17th August.—Off at 5 o’clock. We bivouac at Saint-Martin in the meadow between two small streams. I have hurt my left foot badly, and at times I feel an overpowering fatigue, but one must carry on all the same. The bivouac is admirable. Big fires warm up the soup for the troops. The little stream shimmers, all red, and encircles the bivouac. The day ends; splendid. Some Cuirassiers bivouac a little higher up on the village green. We hear them singing the Marseillaise. We sleep in a barn in heaps one on the top of the other.
19th August.—The 4th squadron is on reconnaissance. We start alone, at a venture. We are in the saddle all day. At night we make a triumphal entry into Gembloux and we are baited with drinks and food. The Germans are at the gates of the town and the crowd is wildly excited. The sun goes down without a cloud, round as a wafer. I forget the day’s fatigues and we venture across the plain and the woods. It is an agonising moment; we hide ourselves behind a long rick of flax; the enemy is some hundreds of mètres off and all night we have sentries out. I slept two hours yesterday, to-day I am passing the whole night on foot. The cold is cruel. Now and then my legs give way and I nearly fall on my knees. We have had nothing to eat but bread, the chill damp gets into our bones. Some Taubes pass, sowing agony.
20th August.—I am one of the point party under Lieutenant Chatelin. We fire on some horsemen at 600 mètres. The squadron is still on reconnaissance. One could sit down and cry from fatigue. We advance towards Charleroi, whose approaches are several kilomètres long. A population of miners. Everywhere are foundries, mines, factories, and for two hours unceasing acclamation. We arrive at a suburb of Charleroi, done up, falling out of our saddles. Interminable wait on the place; night falls. The camp kit comes up at last, but the march is not yet over, we are camping five kilomètres farther on. It is enough to kill one. We get to Landelies. Rest at last, we bivouac. I share a bed, with Delettrez, for the first time for three weeks. In a bed at one side a fat old woman is sleeping. No matter, it is an unforgettable night.
21st August.—Landelies; rest; we satisfy our hunger; we expect to pass a quiet day and night. At four o’clock we are off to an alarm; we are in the saddle all night and arrive in a little village, whose name I forget, half dead with hunger and cold. The peasants give us bread. We have been all day on horseback.

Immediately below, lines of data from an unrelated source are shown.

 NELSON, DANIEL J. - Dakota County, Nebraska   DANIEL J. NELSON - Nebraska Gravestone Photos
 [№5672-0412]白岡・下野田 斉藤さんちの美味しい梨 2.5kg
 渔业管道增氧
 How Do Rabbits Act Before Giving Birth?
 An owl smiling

22nd August.—Are we going to have a little rest? No, we were out of bed all night and we are at it again. We do not understand the movements we are carrying out. Are we retreating? The fatigue is becoming insupportable. We get to Bousignies at three in the morning. On the road I lost my horse during a halt and I found myself alone in the night and on foot. I had all the trouble in the world to catch up the squadron on foot. We slept two hours in the rain in a field of beetroot. Off again at 9 o’clock. Loud firing twenty kilomètres off. All the peasants are clearing out. They say that Charleroi is on fire.
And so it goes on each day till the end of the month. The 26th we marched in the direction of Cambrai; we put up at Epehy, which the enemy burnt the following day. The peasants replied by themselves setting fire to the crops to prevent their falling into the enemies’ hands.
At Roisel, a whole train of goods blazed in the midday heat. We went on to Péronne. The 28th we were at Villers-Carbonel, where I was present at an unforgettable artillery combat. I saw shells throw some French skirmishers in the air by groups of three and four at a time. We left Villers-Carbonel in flames, and, from that moment, we beat a rapid retreat towards Paris, passing by Sourdon, Maisoncelle, Beauvais, Villers-sur-Thère, Breançon, Meulan, Les Alluets-le-Roi, and, after a last and painful stage, we put up at Loges-en-Josas, four kilomètres from Versailles, where the fortune of war brought me to one of our own estates.
Thus it came about that my mother, who believed me to be at the other end of Belgium, caught sight of me one fine morning coming up the central drive to the château on foot, leading my horse, my lance on my shoulder, followed by a long file of troopers.